§ Data provided:
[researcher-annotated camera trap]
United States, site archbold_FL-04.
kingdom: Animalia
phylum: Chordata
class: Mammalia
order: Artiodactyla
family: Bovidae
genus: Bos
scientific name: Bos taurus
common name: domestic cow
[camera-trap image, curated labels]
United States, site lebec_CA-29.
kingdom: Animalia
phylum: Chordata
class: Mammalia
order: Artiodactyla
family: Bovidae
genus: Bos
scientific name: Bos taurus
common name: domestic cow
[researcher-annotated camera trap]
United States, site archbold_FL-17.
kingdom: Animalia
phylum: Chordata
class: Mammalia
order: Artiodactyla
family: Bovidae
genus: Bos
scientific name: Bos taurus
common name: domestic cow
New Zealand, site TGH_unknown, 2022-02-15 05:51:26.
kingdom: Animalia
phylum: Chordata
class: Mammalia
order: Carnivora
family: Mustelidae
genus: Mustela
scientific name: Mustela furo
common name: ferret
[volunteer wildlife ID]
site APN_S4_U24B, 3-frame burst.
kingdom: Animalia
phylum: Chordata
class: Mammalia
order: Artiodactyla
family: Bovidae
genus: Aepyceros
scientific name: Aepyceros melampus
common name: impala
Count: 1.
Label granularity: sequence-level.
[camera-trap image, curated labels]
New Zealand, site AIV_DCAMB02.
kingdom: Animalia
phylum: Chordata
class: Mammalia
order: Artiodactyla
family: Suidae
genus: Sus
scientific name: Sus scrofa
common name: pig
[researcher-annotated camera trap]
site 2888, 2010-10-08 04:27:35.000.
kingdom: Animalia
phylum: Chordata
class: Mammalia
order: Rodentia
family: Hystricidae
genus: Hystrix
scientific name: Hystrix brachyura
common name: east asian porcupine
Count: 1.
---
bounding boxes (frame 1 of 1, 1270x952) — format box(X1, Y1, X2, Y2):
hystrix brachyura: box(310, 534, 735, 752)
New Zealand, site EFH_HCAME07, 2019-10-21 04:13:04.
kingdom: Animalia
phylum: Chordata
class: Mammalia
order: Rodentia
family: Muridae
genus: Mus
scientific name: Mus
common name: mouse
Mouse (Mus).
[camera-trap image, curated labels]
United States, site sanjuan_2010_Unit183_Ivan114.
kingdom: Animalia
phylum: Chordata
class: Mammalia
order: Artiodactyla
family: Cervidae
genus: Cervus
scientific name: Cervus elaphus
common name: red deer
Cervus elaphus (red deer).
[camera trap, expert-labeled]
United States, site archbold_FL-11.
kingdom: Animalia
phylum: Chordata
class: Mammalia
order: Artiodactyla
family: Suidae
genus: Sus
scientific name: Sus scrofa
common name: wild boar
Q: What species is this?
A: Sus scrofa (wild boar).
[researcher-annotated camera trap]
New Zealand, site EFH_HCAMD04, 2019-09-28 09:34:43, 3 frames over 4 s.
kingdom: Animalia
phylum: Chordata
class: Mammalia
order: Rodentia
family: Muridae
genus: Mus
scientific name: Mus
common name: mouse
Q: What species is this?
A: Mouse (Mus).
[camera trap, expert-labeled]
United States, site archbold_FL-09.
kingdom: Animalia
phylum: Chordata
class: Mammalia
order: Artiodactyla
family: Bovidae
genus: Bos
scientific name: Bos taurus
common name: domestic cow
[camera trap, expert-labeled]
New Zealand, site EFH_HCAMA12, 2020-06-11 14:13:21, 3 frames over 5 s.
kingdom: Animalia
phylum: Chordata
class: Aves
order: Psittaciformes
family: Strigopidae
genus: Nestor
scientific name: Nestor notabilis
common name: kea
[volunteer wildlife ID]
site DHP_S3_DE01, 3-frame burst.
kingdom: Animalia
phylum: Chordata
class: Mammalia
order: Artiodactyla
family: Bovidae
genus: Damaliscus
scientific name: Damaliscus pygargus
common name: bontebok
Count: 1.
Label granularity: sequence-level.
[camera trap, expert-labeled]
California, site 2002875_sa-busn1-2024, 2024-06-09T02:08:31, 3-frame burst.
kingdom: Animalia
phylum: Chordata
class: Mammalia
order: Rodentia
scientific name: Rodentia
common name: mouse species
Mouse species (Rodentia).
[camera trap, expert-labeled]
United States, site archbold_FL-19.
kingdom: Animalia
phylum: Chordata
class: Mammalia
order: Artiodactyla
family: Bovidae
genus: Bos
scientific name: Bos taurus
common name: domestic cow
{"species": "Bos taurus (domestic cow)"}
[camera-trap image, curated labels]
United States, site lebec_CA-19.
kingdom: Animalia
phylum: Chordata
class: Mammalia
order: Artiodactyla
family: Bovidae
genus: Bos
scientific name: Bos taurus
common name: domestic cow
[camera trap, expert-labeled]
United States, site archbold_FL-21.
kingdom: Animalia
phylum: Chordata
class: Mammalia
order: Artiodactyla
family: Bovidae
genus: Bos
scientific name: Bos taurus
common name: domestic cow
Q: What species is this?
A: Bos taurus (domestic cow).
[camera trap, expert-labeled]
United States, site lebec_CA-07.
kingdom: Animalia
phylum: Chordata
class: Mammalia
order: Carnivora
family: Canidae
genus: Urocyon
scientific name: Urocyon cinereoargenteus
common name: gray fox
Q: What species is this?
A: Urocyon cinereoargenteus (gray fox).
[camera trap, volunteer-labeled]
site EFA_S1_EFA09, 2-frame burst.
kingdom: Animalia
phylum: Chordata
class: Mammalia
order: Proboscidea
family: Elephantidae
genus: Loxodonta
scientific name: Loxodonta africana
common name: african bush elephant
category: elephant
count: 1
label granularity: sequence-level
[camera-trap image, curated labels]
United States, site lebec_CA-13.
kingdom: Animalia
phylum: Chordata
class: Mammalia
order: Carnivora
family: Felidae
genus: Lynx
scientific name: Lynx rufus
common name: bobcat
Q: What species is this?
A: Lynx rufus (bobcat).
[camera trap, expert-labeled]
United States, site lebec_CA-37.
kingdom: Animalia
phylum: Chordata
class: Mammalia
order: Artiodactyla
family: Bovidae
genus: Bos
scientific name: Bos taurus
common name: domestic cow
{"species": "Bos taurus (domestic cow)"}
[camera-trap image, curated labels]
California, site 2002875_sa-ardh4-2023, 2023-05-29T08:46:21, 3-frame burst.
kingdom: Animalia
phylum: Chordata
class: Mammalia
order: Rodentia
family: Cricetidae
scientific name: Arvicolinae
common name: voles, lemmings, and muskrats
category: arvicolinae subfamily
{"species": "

§ What you are asked to do: Preserving every character, copy the records above out again.

§ Task result:
[researcher-annotated camera trap]
United States, site archbold_FL-04.
kingdom: Animalia
phylum: Chordata
class: Mammalia
order: Artiodactyla
family: Bovidae
genus: Bos
scientific name: Bos taurus
common name: domestic cow
[camera-trap image, curated labels]
United States, site lebec_CA-29.
kingdom: Animalia
phylum: Chordata
class: Mammalia
order: Artiodactyla
family: Bovidae
genus: Bos
scientific name: Bos taurus
common name: domestic cow
[researcher-annotated camera trap]
United States, site archbold_FL-17.
kingdom: Animalia
phylum: Chordata
class: Mammalia
order: Artiodactyla
family: Bovidae
genus: Bos
scientific name: Bos taurus
common name: domestic cow
New Zealand, site TGH_unknown, 2022-02-15 05:51:26.
kingdom: Animalia
phylum: Chordata
class: Mammalia
order: Carnivora
family: Mustelidae
genus: Mustela
scientific name: Mustela furo
common name: ferret
[volunteer wildlife ID]
site APN_S4_U24B, 3-frame burst.
kingdom: Animalia
phylum: Chordata
class: Mammalia
order: Artiodactyla
family: Bovidae
genus: Aepyceros
scientific name: Aepyceros melampus
common name: impala
Count: 1.
Label granularity: sequence-level.
[camera-trap image, curated labels]
New Zealand, site AIV_DCAMB02.
kingdom: Animalia
phylum: Chordata
class: Mammalia
order: Artiodactyla
family: Suidae
genus: Sus
scientific name: Sus scrofa
common name: pig
[researcher-annotated camera trap]
site 2888, 2010-10-08 04:27:35.000.
kingdom: Animalia
phylum: Chordata
class: Mammalia
order: Rodentia
family: Hystricidae
genus: Hystrix
scientific name: Hystrix brachyura
common name: east asian porcupine
Count: 1.
---
bounding boxes (frame 1 of 1, 1270x952) — format box(X1, Y1, X2, Y2):
hystrix brachyura: box(310, 534, 735, 752)
New Zealand, site EFH_HCAME07, 2019-10-21 04:13:04.
kingdom: Animalia
phylum: Chordata
class: Mammalia
order: Rodentia
family: Muridae
genus: Mus
scientific name: Mus
common name: mouse
Mouse (Mus).
[camera-trap image, curated labels]
United States, site sanjuan_2010_Unit183_Ivan114.
kingdom: Animalia
phylum: Chordata
class: Mammalia
order: Artiodactyla
family: Cervidae
genus: Cervus
scientific name: Cervus elaphus
common name: red deer
Cervus elaphus (red deer).
[camera trap, expert-labeled]
United States, site archbold_FL-11.
kingdom: Animalia
phylum: Chordata
class: Mammalia
order: Artiodactyla
family: Suidae
genus: Sus
scientific name: Sus scrofa
common name: wild boar
Q: What species is this?
A: Sus scrofa (wild boar).
[researcher-annotated camera trap]
New Zealand, site EFH_HCAMD04, 2019-09-28 09:34:43, 3 frames over 4 s.
kingdom: Animalia
phylum: Chordata
class: Mammalia
order: Rodentia
family: Muridae
genus: Mus
scientific name: Mus
common name: mouse
Q: What species is this?
A: Mouse (Mus).
[camera trap, expert-labeled]
United States, site archbold_FL-09.
kingdom: Animalia
phylum: Chordata
class: Mammalia
order: Artiodactyla
family: Bovidae
genus: Bos
scientific name: Bos taurus
common name: domestic cow
[camera trap, expert-labeled]
New Zealand, site EFH_HCAMA12, 2020-06-11 14:13:21, 3 frames over 5 s.
kingdom: Animalia
phylum: Chordata
class: Aves
order: Psittaciformes
family: Strigopidae
genus: Nestor
scientific name: Nestor notabilis
common name: kea
[volunteer wildlife ID]
site DHP_S3_DE01, 3-frame burst.
kingdom: Animalia
phylum: Chordata
class: Mammalia
order: Artiodactyla
family: Bovidae
genus: Damaliscus
scientific name: Damaliscus pygargus
common name: bontebok
Count: 1.
Label granularity: sequence-level.
[camera trap, expert-labeled]
California, site 2002875_sa-busn1-2024, 2024-06-09T02:08:31, 3-frame burst.
kingdom: Animalia
phylum: Chordata
class: Mammalia
order: Rodentia
scientific name: Rodentia
common name: mouse species
Mouse species (Rodentia).
[camera trap, expert-labeled]
United States, site archbold_FL-19.
kingdom: Animalia
phylum: Chordata
class: Mammalia
order: Artiodactyla
family: Bovidae
genus: Bos
scientific name: Bos taurus
common name: domestic cow
{"species": "Bos taurus (domestic cow)"}
[camera-trap image, curated labels]
United States, site lebec_CA-19.
kingdom: Animalia
phylum: Chordata
class: Mammalia
order: Artiodactyla
family: Bovidae
genus: Bos
scientific name: Bos taurus
common name: domestic cow
[camera trap, expert-labeled]
United States, site archbold_FL-21.
kingdom: Animalia
phylum: Chordata
class: Mammalia
order: Artiodactyla
family: Bovidae
genus: Bos
scientific name: Bos taurus
common name: domestic cow
Q: What species is this?
A: Bos taurus (domestic cow).
[camera trap, expert-labeled]
United States, site lebec_CA-07.
kingdom: Animalia
phylum: Chordata
class: Mammalia
order: Carnivora
family: Canidae
genus: Urocyon
scientific name: Urocyon cinereoargenteus
common name: gray fox
Q: What species is this?
A: Urocyon cinereoargenteus (gray fox).
[camera trap, volunteer-labeled]
site EFA_S1_EFA09, 2-frame burst.
kingdom: Animalia
phylum: Chordata
class: Mammalia
order: Proboscidea
family: Elephantidae
genus: Loxodonta
scientific name: Loxodonta africana
common name: african bush elephant
category: elephant
count: 1
label granularity: sequence-level
[camera-trap image, curated labels]
United States, site lebec_CA-13.
kingdom: Animalia
phylum: Chordata
class: Mammalia
order: Carnivora
family: Felidae
genus: Lynx
scientific name: Lynx rufus
common name: bobcat
Q: What species is this?
A: Lynx rufus (bobcat).
[camera trap, expert-labeled]
United States, site lebec_CA-37.
kingdom: Animalia
phylum: Chordata
class: Mammalia
order: Artiodactyla
family: Bovidae
genus: Bos
scientific name: Bos taurus
common name: domestic cow
{"species": "Bos taurus (domestic cow)"}
[camera-trap image, curated labels]
California, site 2002875_sa-ardh4-2023, 2023-05-29T08:46:21, 3-frame burst.
kingdom: Animalia
phylum: Chordata
class: Mammalia
order: Rodentia
family: Cricetidae
scientific name: Arvicolinae
common name: voles, lemmings, and muskrats
category: arvicolinae subfamily
{"species": "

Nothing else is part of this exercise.